Species differences in somatic mutations shed light on aging

Somatic mutations in healthy cells promote the development of cancer and have been thought to contribute to aging. The decade-long hypothesis on somatic mutation rates correlates cancer risk with body mass. Another theory cites the role of these mutations in aging.

Until recently, it was difficult to study somatic mutations in normal tissues because it is difficult to detect mutations in single cells or small clones. But, interestingly, recent technological advances have allowed the study of normal tissues for somatic mutations.

In healthy tissue, the pattern and rates of these mutations remain largely unknown, except for humans.

Study: Scale of somatic mutation rates with mammalian lifespan. Image Credit: Konstantin Faraktinov/Shutterstock

The study

A recent study published in the journal Nature aimed to elucidate, through comparative analysis, the diversity of mutagenesis across different species, and the long-established hypothesis regarding the evolution of somatic mutation rates, as well as their role in cancer and aging.
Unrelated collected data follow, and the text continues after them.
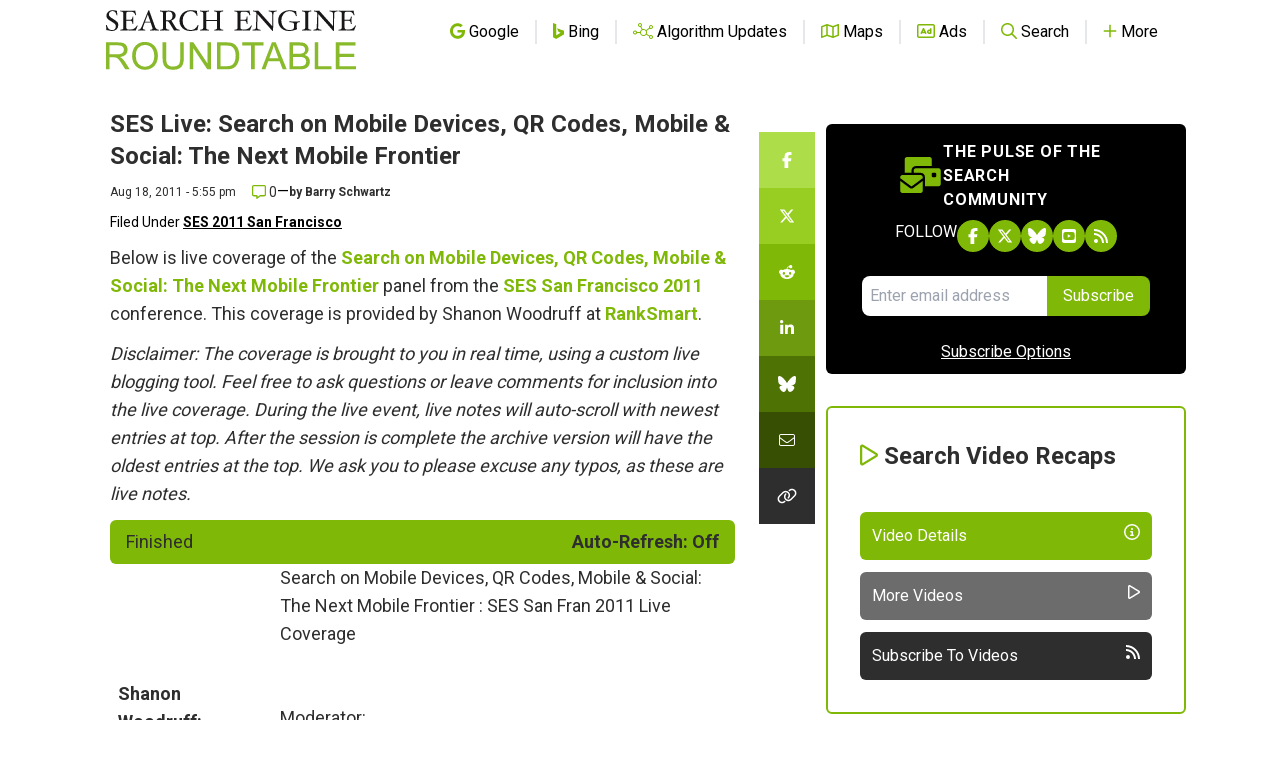

--- FILE ---
content_type: text/html; charset=utf-8
request_url: https://www.google.com/recaptcha/api2/aframe
body_size: 250
content:
<!DOCTYPE HTML><html><head><meta http-equiv="content-type" content="text/html; charset=UTF-8"></head><body><script nonce="Gr3fMAuxe7T4ZvKblDXXAA">/** Anti-fraud and anti-abuse applications only. See google.com/recaptcha */ try{var clients={'sodar':'https://pagead2.googlesyndication.com/pagead/sodar?'};window.addEventListener("message",function(a){try{if(a.source===window.parent){var b=JSON.parse(a.data);var c=clients[b['id']];if(c){var d=document.createElement('img');d.src=c+b['params']+'&rc='+(localStorage.getItem("rc::a")?sessionStorage.getItem("rc::b"):"");window.document.body.appendChild(d);sessionStorage.setItem("rc::e",parseInt(sessionStorage.getItem("rc::e")||0)+1);localStorage.setItem("rc::h",'1769329102532');}}}catch(b){}});window.parent.postMessage("_grecaptcha_ready", "*");}catch(b){}</script></body></html>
To study the somatic mutation landscape in 16 mammalian species, whole genome sequencing was performed on 208 gut crypts from 56 multicellular living beings – belonging to different species with wide variations in lifespan and anatomical dimensions. These species included humans, black and white colobus monkeys, ferrets, mice, cats, dogs, naked mole rats, rats, ring-tailed lemurs, harbor porpoises, rabbits, cows , horses, giraffes, lions and tigers. .


Results from whole genome sequencing of colorectal crypts showed significant similarities in the mutational spectrum of these organisms, despite differences in their diet and life histories. Moreover, the analysis suggested that the three signatures dominating somatic mutagenesis in humans, namely SBS1, SBSB and SBSC, were also dominant in other mammals but with variable contribution.

On this basis, one could argue that somatic mutagenesis in different mammalian species is dominated by a set of preserved mutational processes.

Variant allele fraction (VAF) distributions for somatic substitutions in each crypt for each species.  Each distribution refers to the variants in a single sequenced crypt.Variant allele fraction (VAF) distributions for somatic substitutions in each crypt for each species. Each distribution refers to the variants in a single sequenced crypt.

The most significant finding of this study was the inverse scale or somatic mutation and lifespan rates – a well-established prediction of the theory of aging Going through somatic mutation.

Mechanistic and evolutionary models of aging predict that its process depends on several factors. It indicates that various forms of molecular and cellular damage contribute to the aging of the organism due to its evolutionary constraints on selection, which again act on the rate of aging. This finding was supported by studies that reported more efficient DNA repair in species with longer lifespans.

Moreover, somatic mutations affect aging in various ways. This study highlights the possibility that somatic mutations may contribute to aging through clonal expansions of functionally altered cells in human tissues, for example – the possible association of mutations in liver disease and insulin resistance.

This phenomenon can be further understood through an in-depth understanding of somatic mutations and clonal expansions in age-related diseases and phenotypes. Similar inverse correlations with different forms of aging-related molecular damage and lifespans are expected and already reported, such as telomere shortening and protein turnover.

There is a need to consider other non-casual inverse correlations between lifespan and somatic mutations. One such interpretation is the possible scaling of cell division rates with lifespan and explaining the observed rates of somatic mutation. However, available cell division rate estimates reject this hypothesis. Another explanation could be that the rate of cell division in humans is not a detrimental factor in somatic mutation rates.

Another possible cause for the observed inverse correlation could be that selection reduces germline mutation rates in species with relatively longer reproductive spans. Selective pressure on germline mutations might have some influence on somatic mutation rates. Yet, germline mutation rates are unlikely to firmly determine somatic mutation rates since, in humans, somatic mutation rates are 10–20 times higher than germline mutation rates and show variability in different cell types.


Therefore, it can be concluded that somatic mutation rates have themselves been limited by an evolutionary process, possibly due to the selection of multiple DNA repair pathways.

Overall, this study gives a detailed account of mutational processes and contrasts common and variable characteristics in mammals. Further research will help expand our knowledge of somatic mutations and their influence on disease, aging and evolution.